Der Dunkelhaarige atmete tief durch. Er zitterte am ganzen Körper und man sah ihm an, dass er sehr schwach war. Armer Samuel. So kannte ich ihn nicht.
»Ich hab herausgefunden, wer Marina getötet hat«, platzte es schließlich aus dem geschwächten Jungen heraus.
Guzman wurde sofort hellhörig.
»Was? Wer?« Er trat näher und ich verstand nicht, von wem die Rede war.
»Marina ist... war die Schwester von Guzman«, erklärte Samuel netterweise und ich nickte knapp, als Zeichen, dass ich ihm folgen konnte.
»Wer war es?«, wiederholte Guzman.
»Und woher weißt du das?«, wollte nun auch Ander wissen.
Während wir uns auf den Weg nach draußen machten, erzählte Samuel alles.
Der Entführer hatte sich als der Cousin von Polo entpuppt. Als Samuel durch ein Telefonat mit Carla erfuhr, dass Polo es war, der Marina getötet hatte, wollte sein Cousin Alessandro auch nach dem Tod von Polo die Ehre seines Cousins schützen. Keiner sollte erfahren, was wirklich passiert war und als Samuel die Wahrheit herausfand, war für Alessandro klar gewesen, dass er diesen Jungen so schnell wie möglich ausschalten musste.
Wir waren alle fassungslos. Ich sah Guzman an, dass er traurig war. Ich habe mitbekommen, dass sie früher alle mit Polo befreundet waren. Wie furchtbar. Während der Fahrt zurück zu Revier schwiegen wir. Jeder versuchte für sich selbst das Geschehene zu verarbeiten.
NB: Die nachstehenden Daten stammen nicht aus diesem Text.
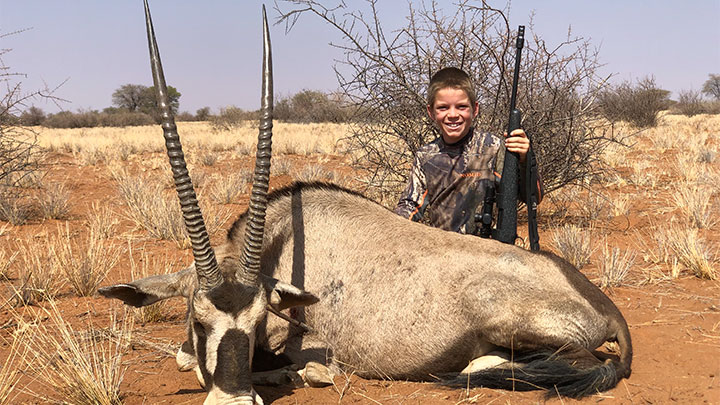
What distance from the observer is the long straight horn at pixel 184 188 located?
119 inches

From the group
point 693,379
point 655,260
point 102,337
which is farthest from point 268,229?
point 655,260

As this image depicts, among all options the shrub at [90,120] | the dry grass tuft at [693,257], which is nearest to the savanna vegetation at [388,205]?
the dry grass tuft at [693,257]

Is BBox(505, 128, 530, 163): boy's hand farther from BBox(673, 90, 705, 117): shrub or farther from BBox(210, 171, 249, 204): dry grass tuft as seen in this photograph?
BBox(673, 90, 705, 117): shrub

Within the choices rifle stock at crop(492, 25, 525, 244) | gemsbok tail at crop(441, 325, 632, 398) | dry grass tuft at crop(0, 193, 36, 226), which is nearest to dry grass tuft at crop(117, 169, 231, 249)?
dry grass tuft at crop(0, 193, 36, 226)

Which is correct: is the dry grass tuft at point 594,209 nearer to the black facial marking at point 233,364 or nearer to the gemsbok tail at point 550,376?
the gemsbok tail at point 550,376

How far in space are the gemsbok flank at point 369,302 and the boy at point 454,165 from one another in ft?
2.09

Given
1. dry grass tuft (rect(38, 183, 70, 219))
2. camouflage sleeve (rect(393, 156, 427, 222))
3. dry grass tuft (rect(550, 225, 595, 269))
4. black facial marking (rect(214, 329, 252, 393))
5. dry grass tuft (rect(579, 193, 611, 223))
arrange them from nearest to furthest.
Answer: black facial marking (rect(214, 329, 252, 393))
camouflage sleeve (rect(393, 156, 427, 222))
dry grass tuft (rect(550, 225, 595, 269))
dry grass tuft (rect(579, 193, 611, 223))
dry grass tuft (rect(38, 183, 70, 219))

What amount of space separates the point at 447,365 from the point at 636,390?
1125 millimetres

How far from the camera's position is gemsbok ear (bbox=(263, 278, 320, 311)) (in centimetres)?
329

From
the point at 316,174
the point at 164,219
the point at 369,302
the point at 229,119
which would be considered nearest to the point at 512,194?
the point at 369,302

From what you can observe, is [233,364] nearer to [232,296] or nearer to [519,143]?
[232,296]

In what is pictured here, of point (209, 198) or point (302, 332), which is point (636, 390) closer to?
point (302, 332)

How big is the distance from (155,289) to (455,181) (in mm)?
2500

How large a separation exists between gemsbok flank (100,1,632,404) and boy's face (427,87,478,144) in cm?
98
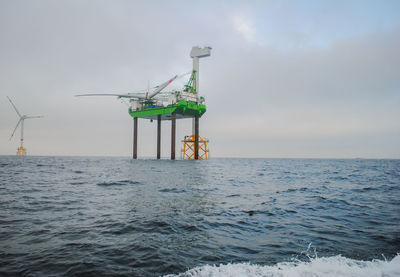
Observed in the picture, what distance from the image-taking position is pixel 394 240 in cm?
599

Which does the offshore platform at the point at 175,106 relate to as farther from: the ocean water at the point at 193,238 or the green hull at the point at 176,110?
the ocean water at the point at 193,238

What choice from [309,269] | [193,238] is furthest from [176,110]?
[309,269]

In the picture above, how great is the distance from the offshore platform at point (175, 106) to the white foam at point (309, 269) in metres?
56.4

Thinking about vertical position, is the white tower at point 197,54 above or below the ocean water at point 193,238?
above

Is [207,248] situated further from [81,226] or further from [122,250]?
[81,226]

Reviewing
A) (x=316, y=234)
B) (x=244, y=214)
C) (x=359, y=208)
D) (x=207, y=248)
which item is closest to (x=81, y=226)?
(x=207, y=248)

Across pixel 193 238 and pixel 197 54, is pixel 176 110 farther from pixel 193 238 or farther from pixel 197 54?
pixel 193 238

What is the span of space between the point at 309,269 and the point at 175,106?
57.5m

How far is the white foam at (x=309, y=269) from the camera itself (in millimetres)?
4055

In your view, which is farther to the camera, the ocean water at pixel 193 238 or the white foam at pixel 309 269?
the ocean water at pixel 193 238

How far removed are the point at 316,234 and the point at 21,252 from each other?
6645 millimetres

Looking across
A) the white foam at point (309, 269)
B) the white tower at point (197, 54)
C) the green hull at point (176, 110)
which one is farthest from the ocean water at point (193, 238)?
the white tower at point (197, 54)

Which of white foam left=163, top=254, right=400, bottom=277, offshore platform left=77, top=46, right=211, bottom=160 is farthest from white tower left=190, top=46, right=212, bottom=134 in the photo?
white foam left=163, top=254, right=400, bottom=277

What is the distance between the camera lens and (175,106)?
2376 inches
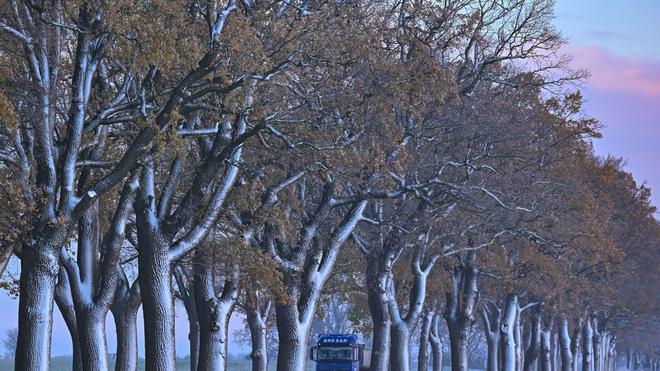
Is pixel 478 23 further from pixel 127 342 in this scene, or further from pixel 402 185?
pixel 127 342

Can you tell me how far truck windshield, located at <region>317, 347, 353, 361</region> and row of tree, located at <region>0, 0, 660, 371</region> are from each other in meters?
2.54

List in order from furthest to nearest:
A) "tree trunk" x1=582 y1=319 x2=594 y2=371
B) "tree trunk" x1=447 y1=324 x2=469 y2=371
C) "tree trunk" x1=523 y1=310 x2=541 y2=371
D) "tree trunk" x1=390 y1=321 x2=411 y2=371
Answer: "tree trunk" x1=582 y1=319 x2=594 y2=371 → "tree trunk" x1=523 y1=310 x2=541 y2=371 → "tree trunk" x1=447 y1=324 x2=469 y2=371 → "tree trunk" x1=390 y1=321 x2=411 y2=371

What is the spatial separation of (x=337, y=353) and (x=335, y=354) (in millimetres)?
101

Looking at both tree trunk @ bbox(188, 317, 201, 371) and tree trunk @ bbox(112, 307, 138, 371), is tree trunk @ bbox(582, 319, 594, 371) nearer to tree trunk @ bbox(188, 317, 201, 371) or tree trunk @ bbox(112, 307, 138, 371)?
tree trunk @ bbox(188, 317, 201, 371)

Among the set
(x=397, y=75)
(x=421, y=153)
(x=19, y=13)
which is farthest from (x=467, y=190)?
(x=19, y=13)

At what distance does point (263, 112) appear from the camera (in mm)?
30781

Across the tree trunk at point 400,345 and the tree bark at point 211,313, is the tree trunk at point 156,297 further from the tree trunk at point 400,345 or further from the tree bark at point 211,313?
the tree trunk at point 400,345

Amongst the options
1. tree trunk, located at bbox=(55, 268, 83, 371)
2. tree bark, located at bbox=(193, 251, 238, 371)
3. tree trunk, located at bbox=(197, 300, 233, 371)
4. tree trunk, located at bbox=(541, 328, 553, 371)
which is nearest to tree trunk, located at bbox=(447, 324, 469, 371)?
tree bark, located at bbox=(193, 251, 238, 371)

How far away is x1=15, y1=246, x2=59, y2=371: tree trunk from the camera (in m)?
26.2

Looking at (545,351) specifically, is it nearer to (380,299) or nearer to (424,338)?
(424,338)

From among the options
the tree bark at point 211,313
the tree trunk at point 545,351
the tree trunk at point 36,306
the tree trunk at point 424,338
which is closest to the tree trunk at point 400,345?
the tree bark at point 211,313

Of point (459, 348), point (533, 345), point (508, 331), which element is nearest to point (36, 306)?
point (459, 348)

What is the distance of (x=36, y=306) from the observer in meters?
26.3

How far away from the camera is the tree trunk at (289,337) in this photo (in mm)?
39094
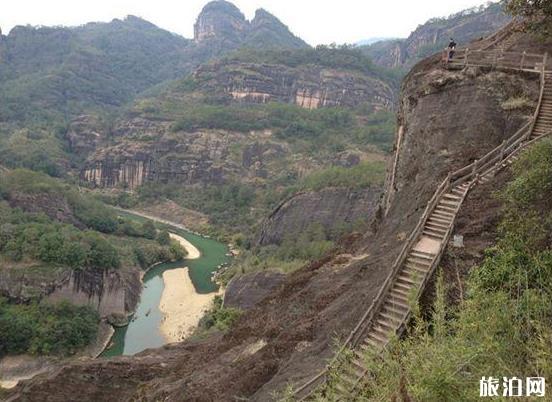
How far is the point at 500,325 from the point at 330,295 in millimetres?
10583

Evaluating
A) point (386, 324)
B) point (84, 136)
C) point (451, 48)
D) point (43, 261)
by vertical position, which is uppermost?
point (451, 48)

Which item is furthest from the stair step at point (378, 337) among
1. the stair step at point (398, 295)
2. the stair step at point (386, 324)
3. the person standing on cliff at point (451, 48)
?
the person standing on cliff at point (451, 48)

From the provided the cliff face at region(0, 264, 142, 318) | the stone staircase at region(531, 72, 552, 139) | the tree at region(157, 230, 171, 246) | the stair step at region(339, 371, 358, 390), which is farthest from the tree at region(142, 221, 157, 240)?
the stair step at region(339, 371, 358, 390)

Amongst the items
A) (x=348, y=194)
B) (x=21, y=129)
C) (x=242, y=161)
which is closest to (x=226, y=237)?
(x=348, y=194)

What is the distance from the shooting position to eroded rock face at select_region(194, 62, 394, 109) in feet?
575

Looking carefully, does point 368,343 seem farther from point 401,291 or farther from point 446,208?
point 446,208

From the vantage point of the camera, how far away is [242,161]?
454ft

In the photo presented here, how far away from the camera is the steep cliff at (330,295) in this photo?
56.7 ft

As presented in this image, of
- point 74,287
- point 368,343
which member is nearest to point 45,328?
point 74,287

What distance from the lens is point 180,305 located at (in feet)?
208

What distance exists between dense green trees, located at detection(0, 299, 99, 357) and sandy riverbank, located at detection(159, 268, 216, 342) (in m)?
8.42

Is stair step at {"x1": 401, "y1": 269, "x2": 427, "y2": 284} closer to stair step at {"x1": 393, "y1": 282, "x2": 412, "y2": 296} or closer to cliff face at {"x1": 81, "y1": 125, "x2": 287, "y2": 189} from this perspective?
stair step at {"x1": 393, "y1": 282, "x2": 412, "y2": 296}

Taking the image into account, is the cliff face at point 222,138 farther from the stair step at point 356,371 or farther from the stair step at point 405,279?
the stair step at point 356,371

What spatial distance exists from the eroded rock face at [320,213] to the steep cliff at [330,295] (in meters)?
51.4
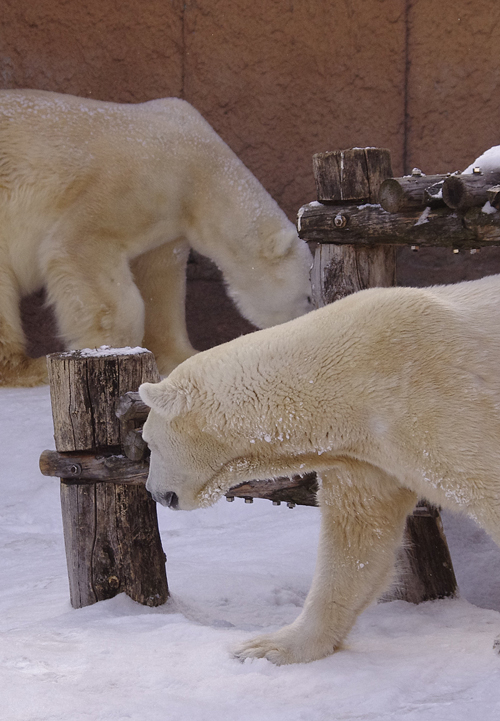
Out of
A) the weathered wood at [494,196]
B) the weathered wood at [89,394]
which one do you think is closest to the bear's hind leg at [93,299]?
the weathered wood at [89,394]

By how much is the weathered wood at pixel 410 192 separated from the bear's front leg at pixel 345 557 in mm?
978

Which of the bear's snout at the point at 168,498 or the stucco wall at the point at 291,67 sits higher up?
the stucco wall at the point at 291,67

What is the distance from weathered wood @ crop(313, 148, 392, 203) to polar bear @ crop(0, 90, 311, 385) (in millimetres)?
2056

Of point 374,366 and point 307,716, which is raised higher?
point 374,366

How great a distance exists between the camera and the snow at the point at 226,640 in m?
1.81

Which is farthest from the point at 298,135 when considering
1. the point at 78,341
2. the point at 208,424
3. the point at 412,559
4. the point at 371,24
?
the point at 208,424

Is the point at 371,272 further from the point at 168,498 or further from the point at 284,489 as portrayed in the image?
the point at 168,498

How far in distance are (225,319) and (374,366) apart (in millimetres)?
4338

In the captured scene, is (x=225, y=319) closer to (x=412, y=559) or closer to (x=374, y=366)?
(x=412, y=559)

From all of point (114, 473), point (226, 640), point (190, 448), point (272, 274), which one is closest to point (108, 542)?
point (114, 473)

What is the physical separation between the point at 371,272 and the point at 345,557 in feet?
3.87

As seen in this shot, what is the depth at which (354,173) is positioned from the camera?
3.00 metres

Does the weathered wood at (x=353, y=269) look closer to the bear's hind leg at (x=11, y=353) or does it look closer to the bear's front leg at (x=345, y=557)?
the bear's front leg at (x=345, y=557)

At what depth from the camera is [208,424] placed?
2.09 meters
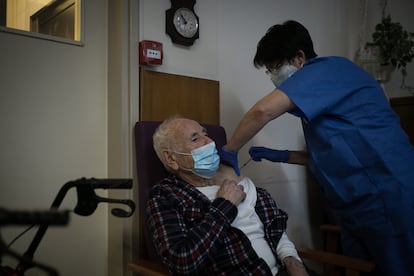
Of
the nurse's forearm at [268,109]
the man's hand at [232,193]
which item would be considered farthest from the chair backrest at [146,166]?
the nurse's forearm at [268,109]

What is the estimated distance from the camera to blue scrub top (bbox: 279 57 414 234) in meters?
1.19

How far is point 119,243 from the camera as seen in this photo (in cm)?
150

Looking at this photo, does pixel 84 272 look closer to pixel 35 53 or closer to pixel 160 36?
pixel 35 53

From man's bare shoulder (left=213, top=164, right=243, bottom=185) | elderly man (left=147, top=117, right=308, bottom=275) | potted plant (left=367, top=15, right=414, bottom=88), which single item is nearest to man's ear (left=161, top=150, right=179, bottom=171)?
elderly man (left=147, top=117, right=308, bottom=275)

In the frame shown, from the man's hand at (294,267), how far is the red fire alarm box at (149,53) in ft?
3.24

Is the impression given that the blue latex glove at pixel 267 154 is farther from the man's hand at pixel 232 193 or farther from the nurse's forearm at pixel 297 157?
the man's hand at pixel 232 193

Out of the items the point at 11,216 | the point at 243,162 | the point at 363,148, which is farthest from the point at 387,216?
the point at 11,216

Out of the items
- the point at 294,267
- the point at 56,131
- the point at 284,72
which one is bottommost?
the point at 294,267

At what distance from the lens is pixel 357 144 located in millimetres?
1222

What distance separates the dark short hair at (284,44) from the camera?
4.48 ft

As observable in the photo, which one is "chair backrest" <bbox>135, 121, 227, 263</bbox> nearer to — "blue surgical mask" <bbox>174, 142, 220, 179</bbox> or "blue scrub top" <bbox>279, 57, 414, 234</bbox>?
"blue surgical mask" <bbox>174, 142, 220, 179</bbox>

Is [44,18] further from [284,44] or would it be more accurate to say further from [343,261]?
[343,261]

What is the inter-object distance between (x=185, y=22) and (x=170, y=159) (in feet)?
2.39

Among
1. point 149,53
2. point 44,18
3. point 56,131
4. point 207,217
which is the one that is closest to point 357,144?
point 207,217
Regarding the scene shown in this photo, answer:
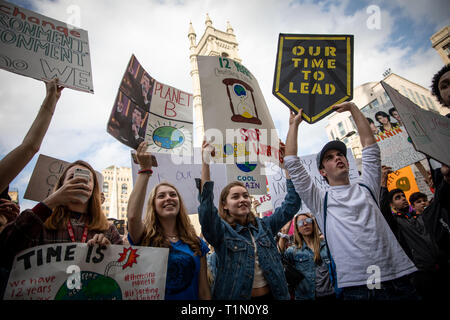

Auf dem Präsidium angekommen, stiegen die Polizisten aus und einer öffnete uns die Tür.
»Du darfst bald nach Hause. Wir brauchen nur ein Phantombild von diesem Alessandro. Denkst du, du bekommst das hin?«, fragte besagter Polizist freundlich und Samuel nickte. Wir gingen mit rein, weil wir uns wohl alle einig waren, dass wir Samuel erstmal nicht alleine ließen. Geduldig warteten wir, bis dieser fertig war und ich rief uns ein Taxi.
Müde lehnte sich Samuel zurück und wir fuhren zu mir. Erstens hatten wir dort am meisten Platz und zweitens kannte dieser Alessandro mich nicht. Bei mir waren wir also am sichersten.
Samuel hatte sich in mein Bett gelegt und ich wollte ihm essen bringen, doch als ich ins Zimmer kam, war er schon eingeschlafen. Leicht lächelte ich. Das hatte er sich jetzt verdient.